The people to be angry with are the Republicans that created this situation. Imagine if I told you on 9/11 that the people that did it would be released because the government screwed up their cases! What if I told you that the government wouldn’t even be able to maintain coherent case files or keep track of physical evidence!

I mean, look at this:

Military defense lawyers also said yesterday that the Office of Military Commissions may have accidentally withdrawn the charges against all defendants at Guantanamo Bay facing trial, including Jawad and even Khalid Sheik Mohammed, the operational mastermind of the Sept. 11, 2001, attacks.

Defense lawyers said the Office of Military Commissions, while creating new jury panels, took the additional step of re-referring all charges, which, they said, would return all cases to square one and require new arraignments.

“This was a royal screw-up,” said Air Force Reserve Maj. David Frakt, Jawad’s military attorney. Another military lawyer, Navy Lt. Cmdr. Brian Mizer, expressing disbelief at the action, said, “This is military justice 101.”

A military judge at Guantanamo Bay has asked lawyers in the case of Canadian Omar Khadr, who is about to go on trial, to brief him on the matter.

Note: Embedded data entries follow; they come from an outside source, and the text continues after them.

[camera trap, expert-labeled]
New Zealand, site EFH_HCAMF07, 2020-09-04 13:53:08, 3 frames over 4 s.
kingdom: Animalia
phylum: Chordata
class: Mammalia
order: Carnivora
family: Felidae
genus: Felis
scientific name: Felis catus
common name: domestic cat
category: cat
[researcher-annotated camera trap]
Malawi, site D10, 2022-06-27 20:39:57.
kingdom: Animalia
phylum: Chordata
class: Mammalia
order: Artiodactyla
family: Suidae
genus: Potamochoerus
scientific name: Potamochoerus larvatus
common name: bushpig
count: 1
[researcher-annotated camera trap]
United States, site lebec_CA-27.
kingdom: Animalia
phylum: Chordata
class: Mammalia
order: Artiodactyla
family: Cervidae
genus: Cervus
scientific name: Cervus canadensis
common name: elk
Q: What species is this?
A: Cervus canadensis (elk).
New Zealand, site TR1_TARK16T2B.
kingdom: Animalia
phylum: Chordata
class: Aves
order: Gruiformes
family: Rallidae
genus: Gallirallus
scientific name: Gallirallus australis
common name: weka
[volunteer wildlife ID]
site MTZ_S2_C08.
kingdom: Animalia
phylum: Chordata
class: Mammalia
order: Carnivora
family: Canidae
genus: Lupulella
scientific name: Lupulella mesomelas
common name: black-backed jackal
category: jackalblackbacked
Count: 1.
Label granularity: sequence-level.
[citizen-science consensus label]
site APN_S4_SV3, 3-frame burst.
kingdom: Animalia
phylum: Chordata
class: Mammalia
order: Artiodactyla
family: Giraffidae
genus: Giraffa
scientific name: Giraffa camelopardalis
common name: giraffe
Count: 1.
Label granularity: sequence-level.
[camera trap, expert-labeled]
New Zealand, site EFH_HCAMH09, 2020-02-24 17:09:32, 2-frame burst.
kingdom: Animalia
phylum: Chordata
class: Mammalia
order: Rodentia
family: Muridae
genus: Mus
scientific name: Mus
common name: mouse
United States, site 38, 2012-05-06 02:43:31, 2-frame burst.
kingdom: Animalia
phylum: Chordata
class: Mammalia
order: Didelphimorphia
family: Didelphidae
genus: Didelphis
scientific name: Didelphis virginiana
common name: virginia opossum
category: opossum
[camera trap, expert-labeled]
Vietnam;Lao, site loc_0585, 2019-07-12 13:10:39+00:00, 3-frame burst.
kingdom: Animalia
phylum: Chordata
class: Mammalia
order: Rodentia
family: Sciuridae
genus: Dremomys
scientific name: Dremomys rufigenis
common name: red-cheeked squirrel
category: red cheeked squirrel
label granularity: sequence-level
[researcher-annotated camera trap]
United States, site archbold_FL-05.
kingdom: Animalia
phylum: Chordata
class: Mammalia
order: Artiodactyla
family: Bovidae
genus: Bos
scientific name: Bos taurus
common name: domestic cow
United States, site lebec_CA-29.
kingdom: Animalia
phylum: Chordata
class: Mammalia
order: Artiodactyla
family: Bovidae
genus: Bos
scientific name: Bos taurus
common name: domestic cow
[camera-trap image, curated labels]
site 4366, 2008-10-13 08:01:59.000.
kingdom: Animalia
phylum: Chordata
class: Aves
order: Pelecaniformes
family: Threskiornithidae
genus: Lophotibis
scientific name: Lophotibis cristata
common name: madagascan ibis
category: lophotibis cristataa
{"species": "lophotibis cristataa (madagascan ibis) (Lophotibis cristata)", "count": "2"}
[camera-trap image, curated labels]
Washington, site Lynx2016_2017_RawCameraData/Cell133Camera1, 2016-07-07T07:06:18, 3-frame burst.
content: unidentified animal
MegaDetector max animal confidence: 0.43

“If, in fact, the charges referred on 24 April 2007 have been withdrawn and re-referred on 17 December 2008, it appears the first order of business at the Commission session scheduled for 19 January 2009 is to arraign Mr Khadr on the newly referred charges,” Judge Patrick J. Parrish wrote in an e-mail to counsel.

Pentagon officials called the legal move “simply an administrative action to update commission panels.”

“In some cases, the defense is challenging the way the substitutions were made,” according to a statement by the Office of Military Commissions. “The military judges have ordered briefs on this issue. Depending upon how the judges rule, the government will be prepared to respond.”

Hurricane Katrina was patty-cake compared to this. George W. Bush kept us safe from terrorists? The way things stand right now, we’re going to have to allow tainted evidence in order to avoid setting the 9/11 plotters free.